I built a free tool so LLMs stop wasting tokens when they pull web pages

juneyoung — Thu, 25 Jun 2026 02:59:09 +0000

When I let an LLM go search the web for me, it grabs the whole page raw and
burns a bunch of tokens on stuff it doesn't actually need. I kept wishing it
could just pull the part that matters. So I built a small tool for that.

Lean Reader takes a URL and gives you back just the body text, cleaned up,
plus the numbers on how many tokens it saved. It tells you which model and
tokenizer it's counting against, so you can check it yourself.

For example, one React docs page went from 119,126 tokens down to 4,942.
About 96% off, roughly $0.29 saved on gpt-4o pricing.

How it works is pretty boring.
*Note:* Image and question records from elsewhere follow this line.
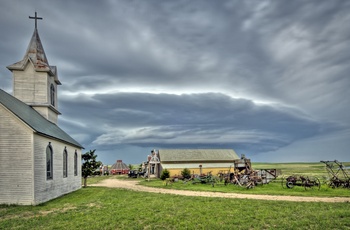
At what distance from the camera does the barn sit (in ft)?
163

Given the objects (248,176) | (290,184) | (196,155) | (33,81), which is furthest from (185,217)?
(196,155)

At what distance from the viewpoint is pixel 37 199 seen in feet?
57.5

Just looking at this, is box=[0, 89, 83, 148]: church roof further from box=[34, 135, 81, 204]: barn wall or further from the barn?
the barn

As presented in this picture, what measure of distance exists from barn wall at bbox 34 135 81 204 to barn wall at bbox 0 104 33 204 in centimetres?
47

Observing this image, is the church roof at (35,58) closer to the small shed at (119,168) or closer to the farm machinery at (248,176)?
the farm machinery at (248,176)

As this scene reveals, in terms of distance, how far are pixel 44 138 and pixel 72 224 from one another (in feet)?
33.0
It grabs the page, throws out the nav, cookie
banners, scripts and that kind of junk, then runs two extractors and keeps
whichever one holds onto more of the actual body.

It's not perfect. It fetches pages statically, so JS-heavy sites and GitHub
repos come out thin. For those, something that actually renders the page like
Jina or Firecrawl will do better. And the tech honestly isn't fancy. It
fetches, cleans, counts tokens. That's it.

It's free and open source (MIT). You can run it with npx lean-reader, and it
works as an MCP server too, so an agent can call it mid-search.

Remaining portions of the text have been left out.